Kurioses aus dem Gerichtsalltag

Eine führende Regionalzeitung im Westen der Bundesrepublik berichtete neulich auf der ersten Seite über eine Initiative von NRW Justizminister Peter Biesenbach, dass Gerichte ihre Urteile dem Volk besser erklären sollen, um verlorenes Vertrauen zurückzugewinnen. In der Öffentlichkeit habe sich – zu Unrecht – der Eindruck eingeschlichen, Gerichte in NRW urteilten zu milde. Deshalb reiche der Grundsatz “der Richter spricht nur durch sein Urteil”, nicht mehr aus. Es müsse mehr Öffentlichkeitsarbeit gemacht werden.

Mir scheint das noch nicht so richtig zu Ende gedacht zu sein.
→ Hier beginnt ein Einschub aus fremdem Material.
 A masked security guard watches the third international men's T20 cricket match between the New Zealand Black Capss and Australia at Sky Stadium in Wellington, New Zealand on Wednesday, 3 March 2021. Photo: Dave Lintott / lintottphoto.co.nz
Denn die gleiche Ausgabe dieser Zeitung lieferte auf der letzen Seite ein Beispiel, bei dem mir auch die tollste Erklärung nicht weiterhelfen würde: Das Amtsgericht Frankfurt hatte die Unterlassungsklage einer Mieterin abgewiesen, mit der diese verhindern wollte, dass ihr Vermieter (92) und seine Frau (89) sie ständig als “Fräulein” bezeichneten, auch auf Aushängen im Hausflur.

Die Begründung des Urteils – oh ja: es gab eine! – lautete, dass das Vermieterpaar aufgrund seines hohen Alters den Begriff “Fräulein” noch als korrekte Anrede kennengelernt habe. Auf die Verwendung dieser Anrede heute noch zu beharren, deute zwar auf “ein gewisses Maß an Unfreundlichkeit und mangelnde Kompromissbereitschaft” hin, eine Beleidigung im juristischen Sinne sei das aber nicht. Das Gericht verwies auch auf die englische Anrede “Miss” und die französische “Mademoiselle” als Vergleich.

Dabei verkannte es nicht einmal, dass das deutsche “Fräulein”, anders als seine Pendants in England und Frankreich, 1972 offiziell abgeschafft wurde, hielt das aber offenbar nicht für relevant. 1972! Es ist also 47 Jahre her, dass man in Deutschland die Diskriminierung beendet hat, die darin bestand, dass bei Frauen der Unterschied zwischen verheiratet und unverheiratet für anrede-relevant gehalten wurde, bei Männern indes nicht!

Damals war der Vermieter 45 Jahre alt und seine Frau 42. Also nicht einmal halb so alt wie heute. Brauchten aber – mit offizieller Billigung eines deutschen Gerichts – nichts mehr hinzuzulernen im Bereich menschlicher Umgangsformen. Nach derselben Logik könnte ein Nazi, wenn er nur alt genug ist, seine schwarzen Mitmenschen immer noch “Neger” nennen. Auf den Unterschied – das eine ist beleidigend, das andere bloß diskriminierend – kommt es nämlich nicht an. Denn Diskriminierung ist in Deutschland genauso verboten.

Was soll mir bei so einem Urteil “besser erklärt” werden? Nein, nein, in der Juristerei gilt das Gleiche wie in der Politik: Manches ist eben nicht einfach nur “schlecht erklärt”, sondern schlicht und einfach “schlecht”. Die Chance, es besser zu machen, hat vielleicht das Landgericht Frankfurt. Denn das Urteil ist noch nicht rechtskräftig.